Review: The Search for the “Manchurian Candidate”: The CIA and Mind Control: The Secret History of the Behavioral Sciences, by John Marks

First published more than 40 years ago, this book tells the unbelievable story of the CIA’s experiments with mind control. Some of these even pre-date the founding of the CIA itself. Its forerunner, the OSS, had some rather hare-brained ideas of its own, including some rather bizarre plans to kill or incapacitate the German führer, Adolf Hitler, that involved his vegetable garden. The book’s title is a bit of a misnomer, as only a small part of the volume considers ways to hypnotise an assassin.

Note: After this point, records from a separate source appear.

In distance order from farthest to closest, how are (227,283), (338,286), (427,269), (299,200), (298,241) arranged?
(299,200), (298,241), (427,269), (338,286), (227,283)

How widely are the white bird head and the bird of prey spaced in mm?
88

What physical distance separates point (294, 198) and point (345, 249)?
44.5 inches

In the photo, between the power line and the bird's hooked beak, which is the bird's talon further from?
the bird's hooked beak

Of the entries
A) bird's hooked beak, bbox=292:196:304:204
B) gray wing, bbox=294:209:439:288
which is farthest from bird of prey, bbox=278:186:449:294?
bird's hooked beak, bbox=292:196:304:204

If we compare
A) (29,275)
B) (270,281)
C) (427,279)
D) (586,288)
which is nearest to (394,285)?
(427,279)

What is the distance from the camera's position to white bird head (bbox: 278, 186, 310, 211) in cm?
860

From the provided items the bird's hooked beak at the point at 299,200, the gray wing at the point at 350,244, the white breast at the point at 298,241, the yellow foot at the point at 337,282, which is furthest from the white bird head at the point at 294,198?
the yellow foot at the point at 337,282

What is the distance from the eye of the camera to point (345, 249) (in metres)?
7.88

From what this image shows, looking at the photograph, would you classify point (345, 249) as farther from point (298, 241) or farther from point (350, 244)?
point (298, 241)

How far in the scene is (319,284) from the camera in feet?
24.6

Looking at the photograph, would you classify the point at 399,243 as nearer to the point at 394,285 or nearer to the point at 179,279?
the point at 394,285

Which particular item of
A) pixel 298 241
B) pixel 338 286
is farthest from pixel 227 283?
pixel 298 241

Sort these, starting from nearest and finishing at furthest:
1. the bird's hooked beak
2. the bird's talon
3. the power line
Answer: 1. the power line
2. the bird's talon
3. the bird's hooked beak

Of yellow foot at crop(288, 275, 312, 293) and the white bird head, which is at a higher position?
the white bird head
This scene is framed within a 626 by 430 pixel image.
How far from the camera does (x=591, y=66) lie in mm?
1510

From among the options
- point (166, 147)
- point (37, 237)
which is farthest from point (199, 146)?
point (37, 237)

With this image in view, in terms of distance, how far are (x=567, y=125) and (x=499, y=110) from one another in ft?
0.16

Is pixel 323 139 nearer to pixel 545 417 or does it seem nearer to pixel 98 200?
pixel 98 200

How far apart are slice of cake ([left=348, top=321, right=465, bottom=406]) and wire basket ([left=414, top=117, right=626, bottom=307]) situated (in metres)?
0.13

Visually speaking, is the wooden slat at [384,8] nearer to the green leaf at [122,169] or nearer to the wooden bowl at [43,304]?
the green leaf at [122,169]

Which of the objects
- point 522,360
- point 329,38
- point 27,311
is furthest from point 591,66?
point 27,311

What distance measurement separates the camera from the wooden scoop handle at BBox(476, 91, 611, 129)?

The rest of the book is far more mundane, as the CIA looked for new techniques to analyse personalities and especially locate weaknesses in their opponents. But the section on the “Manchurian Candidate” scenario is fascinating. The Agency went so far as to hypnotise one secretary into shooting another (not knowing that the gun was loaded with blanks). Some of its boffins were convinced that the scenario envisaged by author Richard Condon in his fictional account was a real possibility. Part of the reason the CIA looked into this was precisely because of the concern that America’s Cold War enemies might well have been considering the same thing. Whether the Soviets or Chinese ever made their own efforts in that field is something that we may never know.